Under i.i.d. sampling or the martingale difference sequence assumption from Equation 9.4, the meat matrix has the form \boldsymbol S = \sum_{t=1}^T E[u_t^2 \boldsymbol X_t \boldsymbol X_t'|\boldsymbol X_1, \ldots, \boldsymbol X_T] = \sum_{t=1}^T \sigma_t^2 \boldsymbol X_t \boldsymbol X_t' with \sigma_t^2 = E[u_t^2|\boldsymbol X_1, \ldots, \boldsymbol X_T]. This result justifies the use of standard heteroskedasticity-robust covariance matrices such as HC1 or HC3.
The Newey-West heteroskedasticity and autocorrelation consistent (HAC) estimator replaces the unknown \Gamma(\tau) by \widehat\Gamma(h) = \frac{1}{T} \sum_{t=h+1}^T \widehat u_t \widehat u_{t-h} \boldsymbol X_t \boldsymbol X_{t-h}'. Furthermore, the summands are downweighted so the estimated meat matrix is defined as follows: \widehat{\boldsymbol S} = T \bigg[ \widehat \Gamma(0) + \sum_{h=1}^{L-1} \Big(1-\frac{h}{L} \Big) \big( \widehat \Gamma(h) + \widehat \Gamma(h)' \big) \bigg], where L is an appropriate truncation parameter that depends on the sample size T.

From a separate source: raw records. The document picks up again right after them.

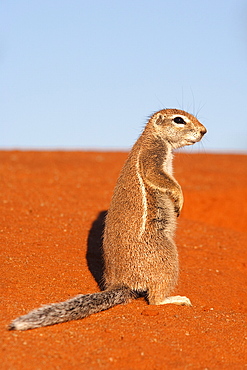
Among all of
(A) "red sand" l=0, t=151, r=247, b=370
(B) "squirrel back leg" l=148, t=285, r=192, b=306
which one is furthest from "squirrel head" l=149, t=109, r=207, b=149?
(A) "red sand" l=0, t=151, r=247, b=370

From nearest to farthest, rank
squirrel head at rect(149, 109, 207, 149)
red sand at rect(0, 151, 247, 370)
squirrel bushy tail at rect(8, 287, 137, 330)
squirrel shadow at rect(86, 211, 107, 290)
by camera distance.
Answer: red sand at rect(0, 151, 247, 370) < squirrel bushy tail at rect(8, 287, 137, 330) < squirrel head at rect(149, 109, 207, 149) < squirrel shadow at rect(86, 211, 107, 290)

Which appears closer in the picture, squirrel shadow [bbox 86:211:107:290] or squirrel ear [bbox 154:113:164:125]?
squirrel ear [bbox 154:113:164:125]

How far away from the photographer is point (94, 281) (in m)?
8.07

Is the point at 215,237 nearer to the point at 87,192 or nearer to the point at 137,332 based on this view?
the point at 87,192

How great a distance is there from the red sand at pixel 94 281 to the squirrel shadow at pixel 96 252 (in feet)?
0.11

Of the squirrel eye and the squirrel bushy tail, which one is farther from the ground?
the squirrel eye

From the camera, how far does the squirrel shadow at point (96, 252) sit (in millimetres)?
8338

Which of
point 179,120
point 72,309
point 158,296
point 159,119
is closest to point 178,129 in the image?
point 179,120

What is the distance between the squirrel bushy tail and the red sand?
0.09 meters

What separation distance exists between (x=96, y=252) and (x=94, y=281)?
4.11 ft

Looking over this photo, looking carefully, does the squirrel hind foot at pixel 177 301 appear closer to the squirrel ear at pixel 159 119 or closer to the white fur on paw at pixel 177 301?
the white fur on paw at pixel 177 301

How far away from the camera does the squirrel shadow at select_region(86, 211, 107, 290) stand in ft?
27.4

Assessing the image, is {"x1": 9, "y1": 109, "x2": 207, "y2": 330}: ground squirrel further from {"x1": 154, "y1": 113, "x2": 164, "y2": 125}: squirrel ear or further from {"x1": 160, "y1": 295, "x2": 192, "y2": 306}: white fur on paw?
{"x1": 154, "y1": 113, "x2": 164, "y2": 125}: squirrel ear

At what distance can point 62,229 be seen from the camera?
9.89 meters
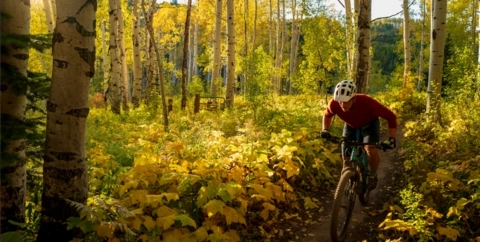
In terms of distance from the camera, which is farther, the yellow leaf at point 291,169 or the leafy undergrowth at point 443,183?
the yellow leaf at point 291,169

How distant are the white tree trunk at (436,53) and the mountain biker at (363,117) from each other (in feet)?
16.0

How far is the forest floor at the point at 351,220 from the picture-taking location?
5270mm

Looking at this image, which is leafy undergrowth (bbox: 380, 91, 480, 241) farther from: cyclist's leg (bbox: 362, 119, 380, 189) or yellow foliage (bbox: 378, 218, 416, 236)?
cyclist's leg (bbox: 362, 119, 380, 189)

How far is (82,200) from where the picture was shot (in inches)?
135

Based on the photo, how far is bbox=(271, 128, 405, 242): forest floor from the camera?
17.3 feet

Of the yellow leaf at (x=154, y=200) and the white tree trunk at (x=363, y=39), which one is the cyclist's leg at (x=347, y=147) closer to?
the yellow leaf at (x=154, y=200)

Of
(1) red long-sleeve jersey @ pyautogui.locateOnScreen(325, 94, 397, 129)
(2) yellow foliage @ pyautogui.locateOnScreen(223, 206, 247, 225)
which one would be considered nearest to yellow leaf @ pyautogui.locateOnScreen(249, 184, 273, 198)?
(2) yellow foliage @ pyautogui.locateOnScreen(223, 206, 247, 225)

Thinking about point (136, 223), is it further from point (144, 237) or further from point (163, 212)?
point (163, 212)

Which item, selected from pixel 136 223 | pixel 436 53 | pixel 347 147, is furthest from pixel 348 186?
pixel 436 53

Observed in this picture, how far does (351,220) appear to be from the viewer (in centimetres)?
567

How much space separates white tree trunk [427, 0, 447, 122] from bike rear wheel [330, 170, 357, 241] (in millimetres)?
5625

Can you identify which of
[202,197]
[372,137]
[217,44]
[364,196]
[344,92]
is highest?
[217,44]

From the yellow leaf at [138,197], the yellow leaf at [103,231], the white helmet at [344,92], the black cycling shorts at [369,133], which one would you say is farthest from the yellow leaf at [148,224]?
the black cycling shorts at [369,133]

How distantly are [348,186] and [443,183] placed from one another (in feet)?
5.32
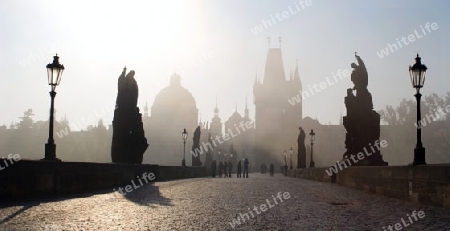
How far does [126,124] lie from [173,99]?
103 meters

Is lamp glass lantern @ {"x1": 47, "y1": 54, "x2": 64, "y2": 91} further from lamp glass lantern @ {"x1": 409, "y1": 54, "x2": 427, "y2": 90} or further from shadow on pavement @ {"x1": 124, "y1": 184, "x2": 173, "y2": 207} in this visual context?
lamp glass lantern @ {"x1": 409, "y1": 54, "x2": 427, "y2": 90}

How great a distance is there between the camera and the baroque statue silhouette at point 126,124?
21781mm

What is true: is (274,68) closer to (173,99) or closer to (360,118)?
(173,99)

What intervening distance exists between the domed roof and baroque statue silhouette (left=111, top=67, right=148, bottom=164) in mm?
101925

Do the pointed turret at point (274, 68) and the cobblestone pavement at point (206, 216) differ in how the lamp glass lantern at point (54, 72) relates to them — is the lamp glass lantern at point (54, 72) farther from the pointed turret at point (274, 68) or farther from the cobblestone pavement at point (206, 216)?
the pointed turret at point (274, 68)

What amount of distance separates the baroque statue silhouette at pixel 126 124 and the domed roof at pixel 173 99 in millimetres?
101925

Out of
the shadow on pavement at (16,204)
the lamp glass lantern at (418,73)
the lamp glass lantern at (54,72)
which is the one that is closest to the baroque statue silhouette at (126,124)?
the lamp glass lantern at (54,72)

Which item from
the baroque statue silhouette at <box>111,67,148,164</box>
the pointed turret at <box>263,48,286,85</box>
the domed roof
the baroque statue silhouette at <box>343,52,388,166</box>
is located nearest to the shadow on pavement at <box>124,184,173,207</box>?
the baroque statue silhouette at <box>111,67,148,164</box>

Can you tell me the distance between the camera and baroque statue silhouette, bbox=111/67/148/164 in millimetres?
21781

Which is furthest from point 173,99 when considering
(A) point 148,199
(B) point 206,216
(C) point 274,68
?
(B) point 206,216

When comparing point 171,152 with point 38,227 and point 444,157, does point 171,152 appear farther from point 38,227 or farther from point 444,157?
point 38,227

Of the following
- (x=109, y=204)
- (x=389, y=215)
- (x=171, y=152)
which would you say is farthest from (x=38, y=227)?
(x=171, y=152)

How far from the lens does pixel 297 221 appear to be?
24.2 feet

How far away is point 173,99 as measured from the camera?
124438 mm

We introduce the truncation parameter L because, in principle, the true expression involves infinitely many autocovariances, but in finite samples we must cut the lag sum off to control sampling noise at large lags.

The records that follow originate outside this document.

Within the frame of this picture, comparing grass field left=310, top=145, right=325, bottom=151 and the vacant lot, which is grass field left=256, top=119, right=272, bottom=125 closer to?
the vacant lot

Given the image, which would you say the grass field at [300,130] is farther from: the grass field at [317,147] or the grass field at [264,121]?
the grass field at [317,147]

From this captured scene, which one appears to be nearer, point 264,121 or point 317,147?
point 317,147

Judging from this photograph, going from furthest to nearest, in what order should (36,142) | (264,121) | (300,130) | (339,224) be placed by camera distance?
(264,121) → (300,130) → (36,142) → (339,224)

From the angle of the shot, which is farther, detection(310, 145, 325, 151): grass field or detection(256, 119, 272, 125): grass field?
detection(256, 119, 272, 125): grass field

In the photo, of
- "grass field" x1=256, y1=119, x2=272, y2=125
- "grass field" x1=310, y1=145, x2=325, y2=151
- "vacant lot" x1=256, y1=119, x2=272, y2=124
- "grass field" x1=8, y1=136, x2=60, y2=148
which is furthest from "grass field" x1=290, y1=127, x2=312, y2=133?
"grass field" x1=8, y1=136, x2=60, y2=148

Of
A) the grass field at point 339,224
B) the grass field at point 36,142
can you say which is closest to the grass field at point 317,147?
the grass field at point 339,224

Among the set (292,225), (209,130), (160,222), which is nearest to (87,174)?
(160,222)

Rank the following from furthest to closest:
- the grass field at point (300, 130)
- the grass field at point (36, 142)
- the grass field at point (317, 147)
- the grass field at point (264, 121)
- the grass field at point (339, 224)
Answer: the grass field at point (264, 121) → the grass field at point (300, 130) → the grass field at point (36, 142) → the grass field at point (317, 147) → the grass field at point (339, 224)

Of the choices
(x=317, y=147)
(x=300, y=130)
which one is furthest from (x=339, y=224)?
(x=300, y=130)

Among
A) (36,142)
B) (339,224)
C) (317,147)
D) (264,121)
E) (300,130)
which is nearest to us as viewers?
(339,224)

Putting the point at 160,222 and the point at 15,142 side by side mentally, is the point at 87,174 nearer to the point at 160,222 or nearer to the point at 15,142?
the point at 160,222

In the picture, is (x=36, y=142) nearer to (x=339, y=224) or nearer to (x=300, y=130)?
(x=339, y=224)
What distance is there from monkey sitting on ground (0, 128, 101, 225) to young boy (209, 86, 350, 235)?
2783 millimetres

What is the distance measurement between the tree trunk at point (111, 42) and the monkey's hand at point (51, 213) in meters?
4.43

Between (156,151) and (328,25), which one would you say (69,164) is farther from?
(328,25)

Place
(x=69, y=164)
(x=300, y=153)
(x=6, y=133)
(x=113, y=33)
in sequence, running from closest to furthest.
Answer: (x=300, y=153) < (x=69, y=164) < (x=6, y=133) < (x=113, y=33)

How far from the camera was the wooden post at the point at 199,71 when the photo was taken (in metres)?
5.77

L therefore trades off bias (too small L misses relevant autocorrelation) against variance (too large L adds very noisy long-lag terms). In practice one often uses rules of thumb such as L \propto T^{1/4} or L \propto T^{1/3} (with a small constant like 4 in front), or simply chooses a modest L guided by estimated autocorrelations of the residuals.
Then, the Newey-West HAC covariance matrix estimator is \widehat{\boldsymbol V}_{hac} = T \bigg(\sum_{t=1}^T \boldsymbol X_t \boldsymbol X_t'\bigg)^{-1} \bigg( \widehat \Gamma(0) + \sum_{h=1}^{L-1} \Big(1-\frac{h}{L} \Big) \big( \widehat \Gamma(h) + \widehat \Gamma(h)' \big) \bigg) \bigg(\sum_{t=1}^T \boldsymbol X_t \boldsymbol X_t'\bigg)^{-1}.

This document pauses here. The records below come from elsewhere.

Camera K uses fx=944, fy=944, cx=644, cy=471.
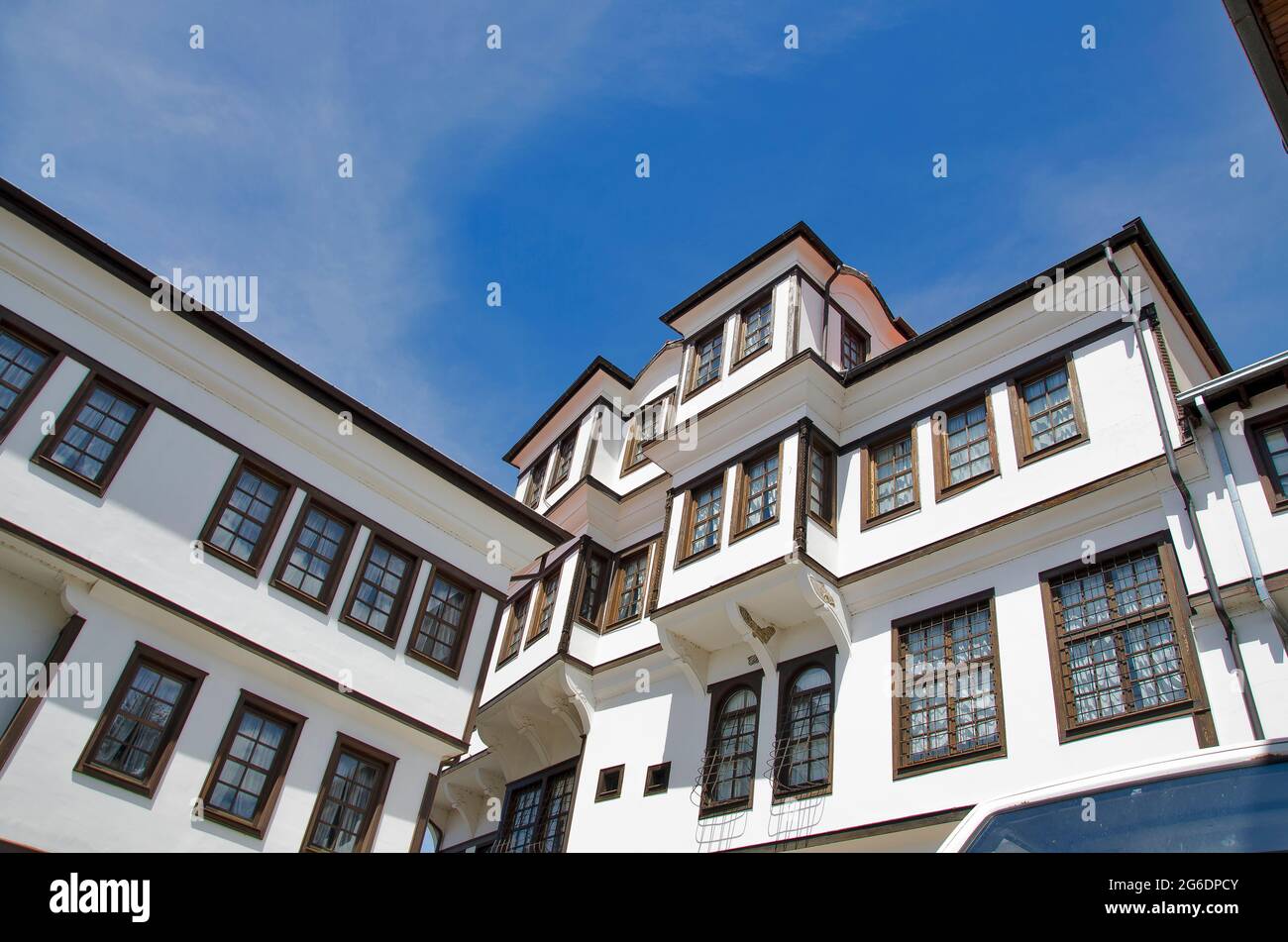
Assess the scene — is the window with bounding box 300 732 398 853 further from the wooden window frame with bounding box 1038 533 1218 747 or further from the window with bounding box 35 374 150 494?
the wooden window frame with bounding box 1038 533 1218 747

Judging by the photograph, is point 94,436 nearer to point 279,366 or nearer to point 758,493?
point 279,366

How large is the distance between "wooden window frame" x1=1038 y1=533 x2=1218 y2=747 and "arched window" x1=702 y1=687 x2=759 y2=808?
586 cm

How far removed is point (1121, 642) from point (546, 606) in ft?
47.2

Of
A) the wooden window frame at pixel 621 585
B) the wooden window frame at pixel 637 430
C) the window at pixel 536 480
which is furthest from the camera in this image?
the window at pixel 536 480

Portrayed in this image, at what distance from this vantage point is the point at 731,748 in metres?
18.2

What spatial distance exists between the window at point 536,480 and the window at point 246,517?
12.3 m

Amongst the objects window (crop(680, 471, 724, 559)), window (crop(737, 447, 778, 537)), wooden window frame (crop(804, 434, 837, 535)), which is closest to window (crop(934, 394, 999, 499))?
wooden window frame (crop(804, 434, 837, 535))

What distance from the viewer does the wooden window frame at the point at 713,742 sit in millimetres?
17031

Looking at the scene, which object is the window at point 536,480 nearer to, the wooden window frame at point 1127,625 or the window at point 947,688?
the window at point 947,688

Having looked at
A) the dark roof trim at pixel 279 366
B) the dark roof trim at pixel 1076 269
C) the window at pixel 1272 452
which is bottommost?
the window at pixel 1272 452

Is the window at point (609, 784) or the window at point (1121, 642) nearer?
the window at point (1121, 642)

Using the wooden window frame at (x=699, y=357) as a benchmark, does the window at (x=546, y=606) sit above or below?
below

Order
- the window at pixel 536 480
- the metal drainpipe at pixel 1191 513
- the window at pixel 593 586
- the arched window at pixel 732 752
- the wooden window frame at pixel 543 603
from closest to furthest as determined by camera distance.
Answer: the metal drainpipe at pixel 1191 513, the arched window at pixel 732 752, the window at pixel 593 586, the wooden window frame at pixel 543 603, the window at pixel 536 480

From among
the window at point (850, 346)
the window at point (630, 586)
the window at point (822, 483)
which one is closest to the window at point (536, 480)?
the window at point (630, 586)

Even when the dynamics are misspecified (errors autocorrelated), OLS coefficients remain consistent under E[u_t∣X_t]=0, but the usual HC standard errors are no longer valid. HAC/Newey–West corrects the covariance matrix for this autocorrelation.
The HAC standard errors are square roots of the diagonal entries of \widehat{\boldsymbol V}_{hac}. Use these standard errors if regression residuals exhibit autocorrelation but are stationary.